Além disso, ainda há uma subutilização do combustível da IA: os dados. "Nós temos o PBIA, mas não há ainda um plano nacional de dados", disse Ronaldo. Para exemplificar a importância disso, ele cita as notas fiscais eletrônicas. Segundo o especialista, caso fosse possível analisar em tempo real as informações das NF-e, seria possível criar novas maneiras de medir a inflamação de forma granular, mapear competitividade no País, entre diversos outros benefícios
"Como essa, há inúmeras outras bases de dados que podem gerar valor extraordinário, mas precisamos entender como tirar esses dados de silos", afirmou.
Tecnologias soberanas
Para Tatiana, um ponto fundamental por trás dessa discussão é como garantir a soberania tecnológica e de dados para as cidades que investem em transformação digital. Recém-chegada de um congresso em Genebra, ela contou que este é um problema mundial, maximizado por um contexto global em disputa.
Por isso, diz Tatiana, é fundamental pensar em um política integrada de desenvolvimento de IA que considere tanto aplicações de serviço quanto infraestrutura. No Rio, uma das formas que isso têm sido feito é aproveitando o modelo de Contrato Público para Solução Inovadora, previsto no Marco Legal da Startup, que facilita a contratação de empresas de tecnologia para projetos tecnológicos inovadores.
Usando em excesso, o termo 'inovação' corre o risco de perder significado.
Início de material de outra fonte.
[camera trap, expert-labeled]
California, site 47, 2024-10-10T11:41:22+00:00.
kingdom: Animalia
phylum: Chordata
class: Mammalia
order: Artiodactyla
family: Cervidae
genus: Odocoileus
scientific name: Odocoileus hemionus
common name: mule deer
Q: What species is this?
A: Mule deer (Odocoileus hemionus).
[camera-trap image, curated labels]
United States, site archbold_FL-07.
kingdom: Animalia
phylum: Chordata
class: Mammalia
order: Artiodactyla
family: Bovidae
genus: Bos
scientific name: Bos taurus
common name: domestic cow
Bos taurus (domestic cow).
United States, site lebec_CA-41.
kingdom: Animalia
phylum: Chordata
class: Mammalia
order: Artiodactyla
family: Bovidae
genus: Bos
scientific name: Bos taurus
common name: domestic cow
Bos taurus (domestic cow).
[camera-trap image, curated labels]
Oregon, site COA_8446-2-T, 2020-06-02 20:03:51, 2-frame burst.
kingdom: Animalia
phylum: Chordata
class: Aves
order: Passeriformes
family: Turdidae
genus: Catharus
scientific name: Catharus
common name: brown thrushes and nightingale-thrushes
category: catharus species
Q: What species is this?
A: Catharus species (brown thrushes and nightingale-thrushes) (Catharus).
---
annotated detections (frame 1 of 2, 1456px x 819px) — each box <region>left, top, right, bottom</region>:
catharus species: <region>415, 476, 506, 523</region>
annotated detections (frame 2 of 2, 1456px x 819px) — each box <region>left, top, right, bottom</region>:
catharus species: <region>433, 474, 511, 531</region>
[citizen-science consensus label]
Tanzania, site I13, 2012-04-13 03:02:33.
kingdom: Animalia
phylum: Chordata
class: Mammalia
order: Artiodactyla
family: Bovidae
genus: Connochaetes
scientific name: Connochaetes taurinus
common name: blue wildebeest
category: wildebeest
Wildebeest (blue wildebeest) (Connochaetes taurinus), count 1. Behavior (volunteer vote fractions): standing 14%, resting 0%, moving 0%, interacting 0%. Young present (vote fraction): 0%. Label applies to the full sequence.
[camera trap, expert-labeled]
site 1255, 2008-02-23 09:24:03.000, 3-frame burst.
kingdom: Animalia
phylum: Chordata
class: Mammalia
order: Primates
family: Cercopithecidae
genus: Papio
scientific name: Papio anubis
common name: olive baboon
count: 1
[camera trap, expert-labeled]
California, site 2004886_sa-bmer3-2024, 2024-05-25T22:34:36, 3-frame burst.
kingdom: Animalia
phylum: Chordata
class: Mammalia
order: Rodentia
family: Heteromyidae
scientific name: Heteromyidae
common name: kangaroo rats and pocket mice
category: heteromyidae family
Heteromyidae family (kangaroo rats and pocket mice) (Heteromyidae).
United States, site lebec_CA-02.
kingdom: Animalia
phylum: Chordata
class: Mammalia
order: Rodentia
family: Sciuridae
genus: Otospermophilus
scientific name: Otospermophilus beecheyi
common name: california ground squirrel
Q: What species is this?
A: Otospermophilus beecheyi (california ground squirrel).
Mas um plano de Tatiana para o Rio de Janeiro devolve o peso a essa palavra. "Nós queremos criar digital twins de áreas vulneráveis do Rio", contou.
Digital twins são modelos digitais de uma região real onde é possível fazer simulações e fazer cenários futuros. No Rio, o objetivo seria utilizar dados diversos para modelar o resultado de eventos climáticos extremos em áreas como a Rocinha. A partir daí, a ideia é criar uma plataforma integrada onde seria possível discutir soluções junto à população.
"Isso nos permitiria abrir debates difíceis de forma informada com as pessoas", explicou Tatiana, para quem o projeto é um sonho. Mas um sonho com data para ser apresentado: a Conferência da Década dos Oceanos em 2027, no Rio.